Begin by measuring out 4oz of sugar and 4oz of butter.

Cream and add an egg. Then mix.

Add half a tsp of Vanilla Extract or essence.

Measure 4oz of flour.

And mix until you have a thick dough type mixture.

Add enough milk to loosen the mixture. You want it to be of moosey consistency.

Pour the mixture into a well greased baking tin. Pop in the oven at 180c for around 30 mins.

The results are out. The cake with plain flour is on the left and the self-raising cake on the right in the tin. This was because an air-bubble was caught and exploded the cake in the oven. However, it also indicates that the cake using self-raising flour has explosive productivity, whereas the cake baked with plain flour does not.

Self-raising flour is more productive than plain flour.

Posted by: Ust Oldfield | April 11, 2011

The Alternative Cake Vote

In this theoretical constituency there are four pieces of cake (candidates), each represented by slices of cake. There are also sixteen slices (voters), including the four pieces of cake. The aim of the pieces of cake is to get 50% of the slices (votes), plus 1.

Under the first round of votes the slices are distributed to the pieces of cake according to first preference.

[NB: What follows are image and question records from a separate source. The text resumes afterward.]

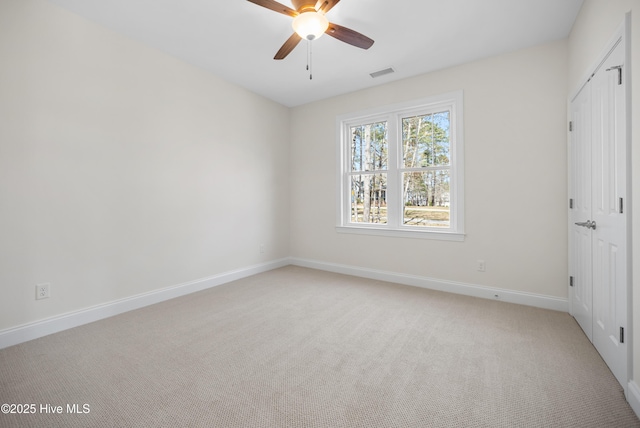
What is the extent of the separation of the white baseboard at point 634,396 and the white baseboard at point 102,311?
389 centimetres

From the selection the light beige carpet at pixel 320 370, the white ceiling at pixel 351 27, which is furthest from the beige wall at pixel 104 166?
the light beige carpet at pixel 320 370

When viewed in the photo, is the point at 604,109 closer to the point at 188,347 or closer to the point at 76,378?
the point at 188,347

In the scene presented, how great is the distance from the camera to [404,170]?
4.00 meters

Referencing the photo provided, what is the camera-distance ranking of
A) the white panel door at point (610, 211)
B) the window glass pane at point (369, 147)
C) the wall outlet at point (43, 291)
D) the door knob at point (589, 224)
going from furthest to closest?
the window glass pane at point (369, 147) < the wall outlet at point (43, 291) < the door knob at point (589, 224) < the white panel door at point (610, 211)

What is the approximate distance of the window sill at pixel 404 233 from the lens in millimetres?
3566

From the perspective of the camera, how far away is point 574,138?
265cm

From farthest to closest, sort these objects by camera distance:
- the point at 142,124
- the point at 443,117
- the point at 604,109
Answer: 1. the point at 443,117
2. the point at 142,124
3. the point at 604,109

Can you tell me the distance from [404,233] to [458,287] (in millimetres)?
945

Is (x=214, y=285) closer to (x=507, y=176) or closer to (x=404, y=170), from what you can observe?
(x=404, y=170)

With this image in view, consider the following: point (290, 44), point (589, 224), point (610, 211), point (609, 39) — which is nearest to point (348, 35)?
point (290, 44)

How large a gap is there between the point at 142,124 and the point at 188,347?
2.38 metres

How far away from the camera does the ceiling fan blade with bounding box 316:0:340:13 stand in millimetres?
2002

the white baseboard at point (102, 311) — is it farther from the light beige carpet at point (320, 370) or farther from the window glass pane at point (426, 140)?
the window glass pane at point (426, 140)

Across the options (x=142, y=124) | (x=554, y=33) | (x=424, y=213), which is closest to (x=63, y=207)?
(x=142, y=124)
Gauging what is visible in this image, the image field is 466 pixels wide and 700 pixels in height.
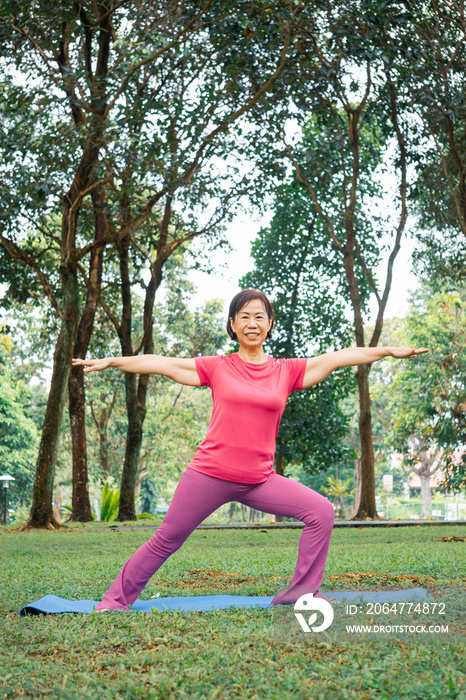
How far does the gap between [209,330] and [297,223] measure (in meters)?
8.82

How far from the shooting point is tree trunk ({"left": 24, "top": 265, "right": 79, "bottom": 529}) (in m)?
13.0

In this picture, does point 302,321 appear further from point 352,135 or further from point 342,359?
point 342,359

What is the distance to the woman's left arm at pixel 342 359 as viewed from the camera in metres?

In this round, the top-right piece of cake is the most popular and would be elected under First-Past-The-Post. As no one piece of cake has the required number of slices, the bottom left piece of cake’s slices will be redistributed according to preference.

With the second round of voting the slices have been redistributed, and the number of slices has stayed the same. However, no one has reached the required number of slices and the slices of the bottom right piece of cake must be redistributed according to preference.

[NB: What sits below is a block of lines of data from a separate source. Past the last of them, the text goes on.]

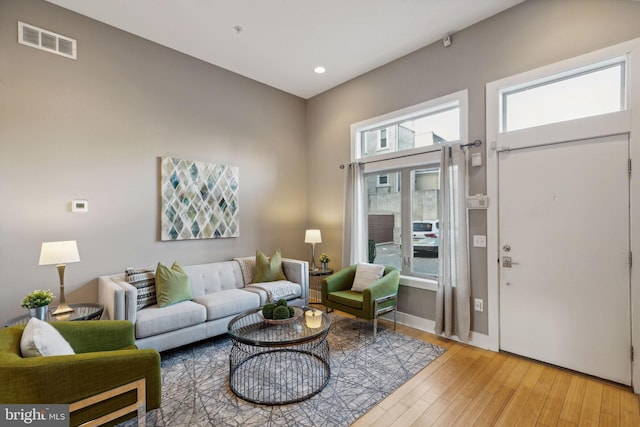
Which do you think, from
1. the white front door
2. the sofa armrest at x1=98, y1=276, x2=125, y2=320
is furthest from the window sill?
the sofa armrest at x1=98, y1=276, x2=125, y2=320

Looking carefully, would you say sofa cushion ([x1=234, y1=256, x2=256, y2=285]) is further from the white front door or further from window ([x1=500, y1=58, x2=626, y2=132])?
window ([x1=500, y1=58, x2=626, y2=132])

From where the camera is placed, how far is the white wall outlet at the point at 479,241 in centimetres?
321

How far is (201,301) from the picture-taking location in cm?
331

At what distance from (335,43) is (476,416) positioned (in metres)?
4.03

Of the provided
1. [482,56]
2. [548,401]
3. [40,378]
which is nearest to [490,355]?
[548,401]

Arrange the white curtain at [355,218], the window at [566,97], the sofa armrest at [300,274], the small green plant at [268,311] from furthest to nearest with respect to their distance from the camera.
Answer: the white curtain at [355,218]
the sofa armrest at [300,274]
the small green plant at [268,311]
the window at [566,97]

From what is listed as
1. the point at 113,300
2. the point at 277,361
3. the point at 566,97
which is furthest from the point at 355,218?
the point at 113,300

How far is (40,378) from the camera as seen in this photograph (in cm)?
145

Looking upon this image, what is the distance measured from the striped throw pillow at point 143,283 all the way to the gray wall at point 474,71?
2.69 metres

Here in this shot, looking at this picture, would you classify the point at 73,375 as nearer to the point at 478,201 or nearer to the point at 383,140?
the point at 478,201

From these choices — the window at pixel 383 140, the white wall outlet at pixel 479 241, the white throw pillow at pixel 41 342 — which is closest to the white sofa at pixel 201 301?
the white throw pillow at pixel 41 342

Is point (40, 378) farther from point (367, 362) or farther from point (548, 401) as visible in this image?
point (548, 401)

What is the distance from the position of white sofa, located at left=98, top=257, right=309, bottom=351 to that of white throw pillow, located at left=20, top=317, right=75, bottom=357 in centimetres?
90

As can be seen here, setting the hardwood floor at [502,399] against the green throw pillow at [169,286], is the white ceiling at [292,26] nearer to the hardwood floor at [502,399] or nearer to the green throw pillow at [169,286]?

In this round, the left piece of cake clearly has 50% of the slices plus 1. The left piece of cake has thus won the election. It’s a victory for cake everywhere.

Posted by: Ust Oldfield | April 10, 2011

Equality of Opportunity and Cake

In an equal society all 8 slices are shared equally between 8 people.

In an unequal society, 1 person owns 25% of the cake.

The next two people own a slice each.

The next two also own a slice each.

And so on until the 6th person owns a slice and the 7th and 8th persons have to share the last slice.

Equality of Opportunity allows the 8th person to become the 1st person.